Parecía que el debate había empezado demasiado tarde. Se habló de hechos sucedidos más de treinta años atrás. Se desempolvaron periódicos, acusaciones judiciales estancadas, fallos olvidados. Todo parecía un poco repetido. El país había oído esas historias cruentas muchas veces y el principal protagonista había dado sus descargos en largas autobiografías. Mejor dicho, todo parecía un simple resumen de las acusaciones reiteradas durante décadas. Estábamos en septiembre de 2014 y el senador Iván Cepeda se soltó una hora y media con el recuento de los supuestos vínculos de Uribe con narcos y para militares. Comenzó en 1982, en la aerocivil, con las licencias dadas por Uribe como director de la entidad y llegó hasta la presidencia entre 2002 y 2010 y la negociación con los paras. En un principio, la Comisión de Ética del Congreso le pidió a Cepeda no mencionar a Uribe: el congreso no estaba para debates de control político entre senadores. Pero el nombre saltó decenas de veces durante esa hora y media. Uribe hizo su réplica usando el mismo tiempo, una hora y media de historia personal, de descripción de sus valores y sus ejecutorias, y de acusaciones a Cepeda y Santos por sus intenciones de venganza política en una supuesta alianza con las Farc. Todo terminó en la salida de la bancada del Centro Democrático entre insultos cruzados.
Y parecía que todo había terminado. Un deja vu democrático, una versión necesaria para el clima político del momento en medio de la negociación con las Farc. El estreno de Uribe como jefe de bancada de un partido con 20 senadores. Pero el expresidente decidió meterse en terrenos cenagosos. Se fue a la Corte Suprema para acusar a Cepeda de manipular testigos para mancharlo a él y a su hermano Santiago. “Le anuncio que me retiro transitoriamente para dirigirme a la Corte Suprema de Justicia a radicar pruebas probatorias de la mayor importancia en relación con este nuevo evento difamatorio…”, dijo Uribe dando inicio a lo que sería su tormento. Judicializar el debate político, una práctica muy común en Colombia, terminó siendo una de las peores decisiones de su vida pública. Uribe abandonaba su escenario natural del Congreso y se iba a la sala de la Corte Suprema, el teatro de sus pesadillas. En su intervención, Cepeda habló de 81 procesos contra Uribe en la Comisión de Acusaciones de la Cámara, 7 investigaciones preliminares en la Fiscalía y testimonios de 24 paramilitares en su contra. La justicia también se había cansado de las eternas acusaciones y había dejado todo en manos de los ejercicios nacionales de memoria, los debates electorales y la investigación periodística.

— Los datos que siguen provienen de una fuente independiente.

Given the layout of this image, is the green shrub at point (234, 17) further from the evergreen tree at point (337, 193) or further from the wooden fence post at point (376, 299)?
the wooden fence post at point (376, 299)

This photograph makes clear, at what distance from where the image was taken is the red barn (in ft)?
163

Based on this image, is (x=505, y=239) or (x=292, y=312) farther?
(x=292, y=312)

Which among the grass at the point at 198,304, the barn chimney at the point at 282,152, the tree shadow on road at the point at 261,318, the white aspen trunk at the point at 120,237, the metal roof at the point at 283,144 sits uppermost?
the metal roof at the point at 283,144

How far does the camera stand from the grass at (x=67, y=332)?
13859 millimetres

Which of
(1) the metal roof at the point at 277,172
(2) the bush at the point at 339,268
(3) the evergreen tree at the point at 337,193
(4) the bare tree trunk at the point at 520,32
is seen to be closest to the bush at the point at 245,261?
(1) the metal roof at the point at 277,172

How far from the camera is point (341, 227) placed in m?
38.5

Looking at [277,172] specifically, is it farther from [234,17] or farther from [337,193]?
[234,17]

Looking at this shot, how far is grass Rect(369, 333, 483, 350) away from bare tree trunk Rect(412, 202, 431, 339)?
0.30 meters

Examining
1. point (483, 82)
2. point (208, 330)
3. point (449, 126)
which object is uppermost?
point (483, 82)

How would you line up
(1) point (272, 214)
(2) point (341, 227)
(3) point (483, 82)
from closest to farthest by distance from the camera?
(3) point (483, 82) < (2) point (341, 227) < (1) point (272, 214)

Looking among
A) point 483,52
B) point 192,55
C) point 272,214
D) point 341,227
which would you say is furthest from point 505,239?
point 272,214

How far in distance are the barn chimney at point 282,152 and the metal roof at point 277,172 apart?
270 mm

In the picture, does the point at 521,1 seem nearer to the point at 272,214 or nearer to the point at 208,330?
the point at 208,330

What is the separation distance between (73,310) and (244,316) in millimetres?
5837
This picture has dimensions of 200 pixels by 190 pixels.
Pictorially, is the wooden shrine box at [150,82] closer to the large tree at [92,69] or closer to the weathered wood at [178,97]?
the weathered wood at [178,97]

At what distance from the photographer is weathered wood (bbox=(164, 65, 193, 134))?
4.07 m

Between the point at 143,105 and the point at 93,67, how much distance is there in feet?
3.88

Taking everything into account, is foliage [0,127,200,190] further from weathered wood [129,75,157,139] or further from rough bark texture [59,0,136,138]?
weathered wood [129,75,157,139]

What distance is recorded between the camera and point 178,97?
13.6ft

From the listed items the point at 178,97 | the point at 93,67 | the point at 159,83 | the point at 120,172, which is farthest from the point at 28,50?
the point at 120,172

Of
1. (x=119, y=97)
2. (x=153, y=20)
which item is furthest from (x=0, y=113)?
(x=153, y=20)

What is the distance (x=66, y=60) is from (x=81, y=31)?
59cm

Por la vía del derecho penal se llegó a las cárceles y la historia se hizo cada vez más sórdida. Ahora todo se hacía en silencio, con palabras claves, cuchicheos, recados, grabaciones ocultas. Del debate al entrampamiento. Uribe, que toda la vida ha hablado de ser frentero, lo dijo en su defensa en ese septiembre de 2014, ahora jugaba la carta bajo la mesa. Un mal recuerdo de los tiempos del sótano de Palacio y sus invitados subrepticios.
La baraja se repartió de nuevo y ahora Uribe espera el monto de la pena por sus intentos de enlodar a Cepeda y neutralizar testimonios en su contra. El debate que parecía zanjado políticamente, que había pasado a un segundo plano luego de la elección de Petro, aparece de nuevo para animar la campaña presidencial en ciernes. Lo jurídico le dará todos los insumos a lo político, la rueda ha vuelto a girar y estamos de nuevo en un escenario similar a los tiempos de la parapolítica. Un debate en el Congreso fue la semilla del proceso penal contra Uribe y ahora una sentencia marcará las elecciones de 2026. Las cárceles y los juzgados son impredecibles, al parecer Cadena y Uribe eran los únicos que nos lo sabían.